Déracinés, exilés, rapatriés ? Fin d’empires coloniaux et migrations par Olivier dard et Anne Dulphy (dir.), aux éditions Peter Lang, dans la collection « Pour une histoire nouvelle de l’Europe », volume 12, 2020 à Bruxelles.
Mr Olivier Dard est professeur à la Sorbonne Paris, et Mme Anne Dulphy, à LinX-École polytechnique. Ils assurent la direction de cet ouvrage.
Introduction
Déracinés, exilés, rapatriés, des termes qui sont des marqueurs importants de la mémoire collective dans la France du second 20e siècle. Ils sont associés à la fin de l’Empire colonial français.
L’objectif de l’ouvrage est d’étudier des migrations consécutives à la fin des empires coloniaux. Ce n’est pas le premier ouvrage qui s’y consacre, mais jusqu’ici, l’approche était plutôt nationale avec l’étude des rapatriés respectifs des pays européens. Ce livre veut souligner l’importance des populations dites à l’époque « indigènes » qui, favorables aux métropoles durant les guerres coloniales, ont rejoint ces dernières au terme des conflits ou ont choisi d’opter pour d’autres pays européens, ou encore choisi de franchir l’Atlantique pour s’installer au Canada ou en Argentine.
Les auteurs soulignent l’historiographie inégale, mais riche sur les migrations, à savoir la politique publique vis-à-vis du rapatriement, les conditions de l’exode, les modalités de l’accueil, la réinstallation, l’intégration métropolitaine, la contribution au développement régional. Si rajoutent les documents qui s’arrêtent sur la communauté pied-noire, sa physionomie socio-économique, son comportement politique, sa structuration associative, ces formes de sociabilité, sa mémoire et son identité…
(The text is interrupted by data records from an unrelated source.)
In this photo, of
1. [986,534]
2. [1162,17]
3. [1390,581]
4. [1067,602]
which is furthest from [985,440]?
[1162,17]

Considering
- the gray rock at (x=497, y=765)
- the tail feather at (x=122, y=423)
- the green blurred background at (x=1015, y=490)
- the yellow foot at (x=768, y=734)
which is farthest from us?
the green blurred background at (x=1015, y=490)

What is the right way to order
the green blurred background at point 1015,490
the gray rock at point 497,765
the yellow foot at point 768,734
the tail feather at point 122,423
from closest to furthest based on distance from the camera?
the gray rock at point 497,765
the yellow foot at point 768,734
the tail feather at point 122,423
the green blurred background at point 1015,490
Qu’en est-il de la transmission identitaire notamment dans la seconde génération des enfants de rapatriés qui a grandi dans l’Hexagone après avoir vécu ses premières années en Algérie ? Quel est le rôle des femmes, avec le double rôle de soutien à la réadaptation dans l’exil et de maintien des coutumes et traditions de l’Algérie au travers de la cuisine notamment ?
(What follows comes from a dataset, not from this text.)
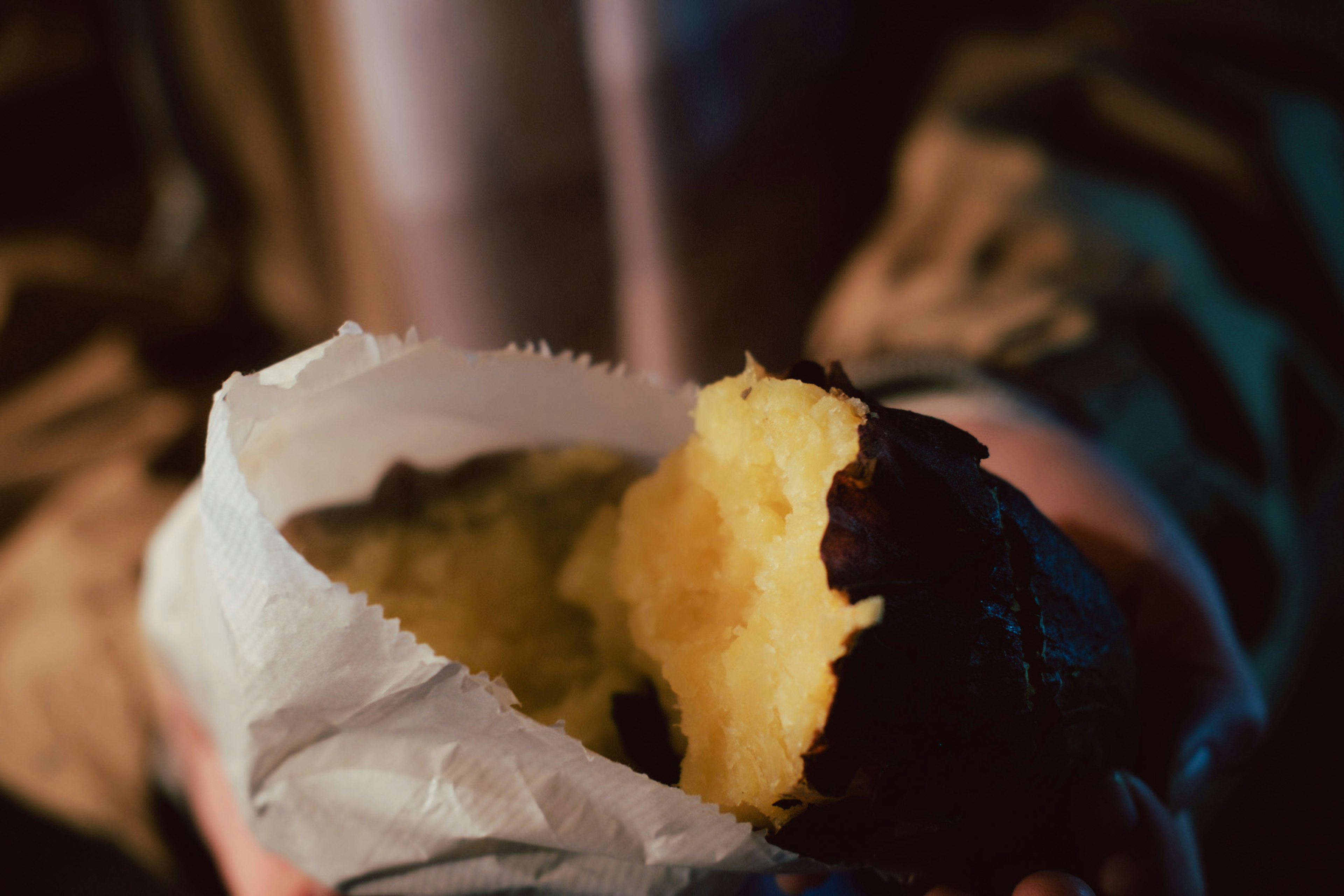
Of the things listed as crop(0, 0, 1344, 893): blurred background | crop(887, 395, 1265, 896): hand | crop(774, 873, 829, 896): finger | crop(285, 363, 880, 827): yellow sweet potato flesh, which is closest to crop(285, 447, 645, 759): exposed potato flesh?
crop(285, 363, 880, 827): yellow sweet potato flesh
L’ouvrage aborde également les exils vers des destinations plus ou moins lointaines, notamment l’Espagne et plus spécifiquement la région d’Alicante ; mais encore l’existence d’une catégorie bien particulière d’exilés, les anciens de l’Organisation Armée Secrète (OAS). En évoquant l’Argentine, c’est un parti pris des auteurs du livre, voulant s’arrêter sur des déracinés qui plutôt que d’être rapatriés dans une métropole qu’ils ne connaissaient pas ou rejetaient, ont préféré assumer au loin leur nouvelle identité d’exilés. Ce sont des choix individuels ou familiaux, mais les auteurs veulent considérer l’empire comme un creuset migratoire, permettant de s’interroger sur les décisions des descendants de ces migrants.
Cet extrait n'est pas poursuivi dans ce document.